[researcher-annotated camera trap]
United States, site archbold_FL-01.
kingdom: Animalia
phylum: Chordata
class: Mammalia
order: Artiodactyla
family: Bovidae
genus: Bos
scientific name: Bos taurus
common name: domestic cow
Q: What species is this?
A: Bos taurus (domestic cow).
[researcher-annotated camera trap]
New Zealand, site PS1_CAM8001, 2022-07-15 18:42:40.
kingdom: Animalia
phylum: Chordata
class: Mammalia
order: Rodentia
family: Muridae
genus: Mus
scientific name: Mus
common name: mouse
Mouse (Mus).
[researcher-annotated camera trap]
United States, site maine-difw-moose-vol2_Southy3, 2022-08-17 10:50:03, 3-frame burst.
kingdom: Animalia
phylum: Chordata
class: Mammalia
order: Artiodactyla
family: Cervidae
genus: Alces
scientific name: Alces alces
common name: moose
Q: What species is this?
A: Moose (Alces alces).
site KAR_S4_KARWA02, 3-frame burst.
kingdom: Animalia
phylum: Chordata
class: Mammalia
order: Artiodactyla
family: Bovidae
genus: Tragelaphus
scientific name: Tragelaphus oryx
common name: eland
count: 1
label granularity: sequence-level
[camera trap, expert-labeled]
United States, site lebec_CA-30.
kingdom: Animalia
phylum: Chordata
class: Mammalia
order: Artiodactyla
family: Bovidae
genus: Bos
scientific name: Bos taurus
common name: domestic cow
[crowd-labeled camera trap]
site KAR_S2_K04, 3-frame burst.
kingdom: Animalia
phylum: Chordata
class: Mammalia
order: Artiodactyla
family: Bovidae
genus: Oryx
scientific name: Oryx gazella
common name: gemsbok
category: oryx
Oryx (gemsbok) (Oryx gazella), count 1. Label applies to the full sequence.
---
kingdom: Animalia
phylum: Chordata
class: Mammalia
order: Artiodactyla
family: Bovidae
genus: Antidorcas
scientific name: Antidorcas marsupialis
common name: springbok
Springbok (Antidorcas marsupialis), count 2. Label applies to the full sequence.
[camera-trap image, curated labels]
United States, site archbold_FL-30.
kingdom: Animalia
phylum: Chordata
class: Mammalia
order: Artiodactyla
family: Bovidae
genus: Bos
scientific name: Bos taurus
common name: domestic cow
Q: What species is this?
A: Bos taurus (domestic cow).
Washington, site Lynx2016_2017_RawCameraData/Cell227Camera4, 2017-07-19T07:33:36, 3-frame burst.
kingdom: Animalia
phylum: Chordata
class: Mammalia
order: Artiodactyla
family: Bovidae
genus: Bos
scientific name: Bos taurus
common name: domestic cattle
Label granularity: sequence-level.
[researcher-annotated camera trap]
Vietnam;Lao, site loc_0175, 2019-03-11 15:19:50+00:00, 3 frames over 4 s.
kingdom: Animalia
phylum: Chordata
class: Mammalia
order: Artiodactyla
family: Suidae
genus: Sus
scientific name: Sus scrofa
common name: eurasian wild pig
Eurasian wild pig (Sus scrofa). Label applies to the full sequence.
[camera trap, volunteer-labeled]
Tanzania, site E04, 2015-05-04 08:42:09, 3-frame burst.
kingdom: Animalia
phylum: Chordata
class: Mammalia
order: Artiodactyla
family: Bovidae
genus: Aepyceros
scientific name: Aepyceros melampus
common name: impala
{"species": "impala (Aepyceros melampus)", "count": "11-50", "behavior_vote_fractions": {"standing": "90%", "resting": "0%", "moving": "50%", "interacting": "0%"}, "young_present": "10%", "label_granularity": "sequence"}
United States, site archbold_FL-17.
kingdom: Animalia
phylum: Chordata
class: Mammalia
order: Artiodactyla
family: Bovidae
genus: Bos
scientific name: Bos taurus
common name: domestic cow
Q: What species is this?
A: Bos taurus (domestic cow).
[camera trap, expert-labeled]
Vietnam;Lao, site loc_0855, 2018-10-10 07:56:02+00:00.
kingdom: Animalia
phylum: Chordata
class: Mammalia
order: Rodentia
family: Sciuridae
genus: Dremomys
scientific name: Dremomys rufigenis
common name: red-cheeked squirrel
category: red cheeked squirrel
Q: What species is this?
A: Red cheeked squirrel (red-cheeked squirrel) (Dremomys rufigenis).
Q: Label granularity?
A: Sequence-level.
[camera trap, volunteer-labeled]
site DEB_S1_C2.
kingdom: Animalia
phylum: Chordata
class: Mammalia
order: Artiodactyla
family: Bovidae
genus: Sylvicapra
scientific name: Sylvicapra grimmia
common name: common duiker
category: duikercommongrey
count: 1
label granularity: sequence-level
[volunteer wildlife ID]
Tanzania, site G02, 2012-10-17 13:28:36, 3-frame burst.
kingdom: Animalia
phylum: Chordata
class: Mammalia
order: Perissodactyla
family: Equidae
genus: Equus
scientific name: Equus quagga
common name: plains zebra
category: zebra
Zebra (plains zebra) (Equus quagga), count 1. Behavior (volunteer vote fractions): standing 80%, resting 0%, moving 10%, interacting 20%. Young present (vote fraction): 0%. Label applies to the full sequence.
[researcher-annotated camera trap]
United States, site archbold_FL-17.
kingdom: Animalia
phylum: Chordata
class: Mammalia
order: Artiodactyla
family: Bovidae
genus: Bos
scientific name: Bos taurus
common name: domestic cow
◆ ◆ ◆ ◆ ◆
ACTIVITY: Give the listing above again, word for word.

RESULT FOR THIS TASK:
[researcher-annotated camera trap]
United States, site archbold_FL-01.
kingdom: Animalia
phylum: Chordata
class: Mammalia
order: Artiodactyla
family: Bovidae
genus: Bos
scientific name: Bos taurus
common name: domestic cow
Q: What species is this?
A: Bos taurus (domestic cow).
[researcher-annotated camera trap]
New Zealand, site PS1_CAM8001, 2022-07-15 18:42:40.
kingdom: Animalia
phylum: Chordata
class: Mammalia
order: Rodentia
family: Muridae
genus: Mus
scientific name: Mus
common name: mouse
Mouse (Mus).
[researcher-annotated camera trap]
United States, site maine-difw-moose-vol2_Southy3, 2022-08-17 10:50:03, 3-frame burst.
kingdom: Animalia
phylum: Chordata
class: Mammalia
order: Artiodactyla
family: Cervidae
genus: Alces
scientific name: Alces alces
common name: moose
Q: What species is this?
A: Moose (Alces alces).
site KAR_S4_KARWA02, 3-frame burst.
kingdom: Animalia
phylum: Chordata
class: Mammalia
order: Artiodactyla
family: Bovidae
genus: Tragelaphus
scientific name: Tragelaphus oryx
common name: eland
count: 1
label granularity: sequence-level
[camera trap, expert-labeled]
United States, site lebec_CA-30.
kingdom: Animalia
phylum: Chordata
class: Mammalia
order: Artiodactyla
family: Bovidae
genus: Bos
scientific name: Bos taurus
common name: domestic cow
[crowd-labeled camera trap]
site KAR_S2_K04, 3-frame burst.
kingdom: Animalia
phylum: Chordata
class: Mammalia
order: Artiodactyla
family: Bovidae
genus: Oryx
scientific name: Oryx gazella
common name: gemsbok
category: oryx
Oryx (gemsbok) (Oryx gazella), count 1. Label applies to the full sequence.
---
kingdom: Animalia
phylum: Chordata
class: Mammalia
order: Artiodactyla
family: Bovidae
genus: Antidorcas
scientific name: Antidorcas marsupialis
common name: springbok
Springbok (Antidorcas marsupialis), count 2. Label applies to the full sequence.
[camera-trap image, curated labels]
United States, site archbold_FL-30.
kingdom: Animalia
phylum: Chordata
class: Mammalia
order: Artiodactyla
family: Bovidae
genus: Bos
scientific name: Bos taurus
common name: domestic cow
Q: What species is this?
A: Bos taurus (domestic cow).
Washington, site Lynx2016_2017_RawCameraData/Cell227Camera4, 2017-07-19T07:33:36, 3-frame burst.
kingdom: Animalia
phylum: Chordata
class: Mammalia
order: Artiodactyla
family: Bovidae
genus: Bos
scientific name: Bos taurus
common name: domestic cattle
Label granularity: sequence-level.
[researcher-annotated camera trap]
Vietnam;Lao, site loc_0175, 2019-03-11 15:19:50+00:00, 3 frames over 4 s.
kingdom: Animalia
phylum: Chordata
class: Mammalia
order: Artiodactyla
family: Suidae
genus: Sus
scientific name: Sus scrofa
common name: eurasian wild pig
Eurasian wild pig (Sus scrofa). Label applies to the full sequence.
[camera trap, volunteer-labeled]
Tanzania, site E04, 2015-05-04 08:42:09, 3-frame burst.
kingdom: Animalia
phylum: Chordata
class: Mammalia
order: Artiodactyla
family: Bovidae
genus: Aepyceros
scientific name: Aepyceros melampus
common name: impala
{"species": "impala (Aepyceros melampus)", "count": "11-50", "behavior_vote_fractions": {"standing": "90%", "resting": "0%", "moving": "50%", "interacting": "0%"}, "young_present": "10%", "label_granularity": "sequence"}
United States, site archbold_FL-17.
kingdom: Animalia
phylum: Chordata
class: Mammalia
order: Artiodactyla
family: Bovidae
genus: Bos
scientific name: Bos taurus
common name: domestic cow
Q: What species is this?
A: Bos taurus (domestic cow).
[camera trap, expert-labeled]
Vietnam;Lao, site loc_0855, 2018-10-10 07:56:02+00:00.
kingdom: Animalia
phylum: Chordata
class: Mammalia
order: Rodentia
family: Sciuridae
genus: Dremomys
scientific name: Dremomys rufigenis
common name: red-cheeked squirrel
category: red cheeked squirrel
Q: What species is this?
A: Red cheeked squirrel (red-cheeked squirrel) (Dremomys rufigenis).
Q: Label granularity?
A: Sequence-level.
[camera trap, volunteer-labeled]
site DEB_S1_C2.
kingdom: Animalia
phylum: Chordata
class: Mammalia
order: Artiodactyla
family: Bovidae
genus: Sylvicapra
scientific name: Sylvicapra grimmia
common name: common duiker
category: duikercommongrey
count: 1
label granularity: sequence-level
[volunteer wildlife ID]
Tanzania, site G02, 2012-10-17 13:28:36, 3-frame burst.
kingdom: Animalia
phylum: Chordata
class: Mammalia
order: Perissodactyla
family: Equidae
genus: Equus
scientific name: Equus quagga
common name: plains zebra
category: zebra
Zebra (plains zebra) (Equus quagga), count 1. Behavior (volunteer vote fractions): standing 80%, resting 0%, moving 10%, interacting 20%. Young present (vote fraction): 0%. Label applies to the full sequence.
[researcher-annotated camera trap]
United States, site archbold_FL-17.
kingdom: Animalia
phylum: Chordata
class: Mammalia
order: Artiodactyla
family: Bovidae
genus: Bos
scientific name: Bos taurus
common name: domestic cow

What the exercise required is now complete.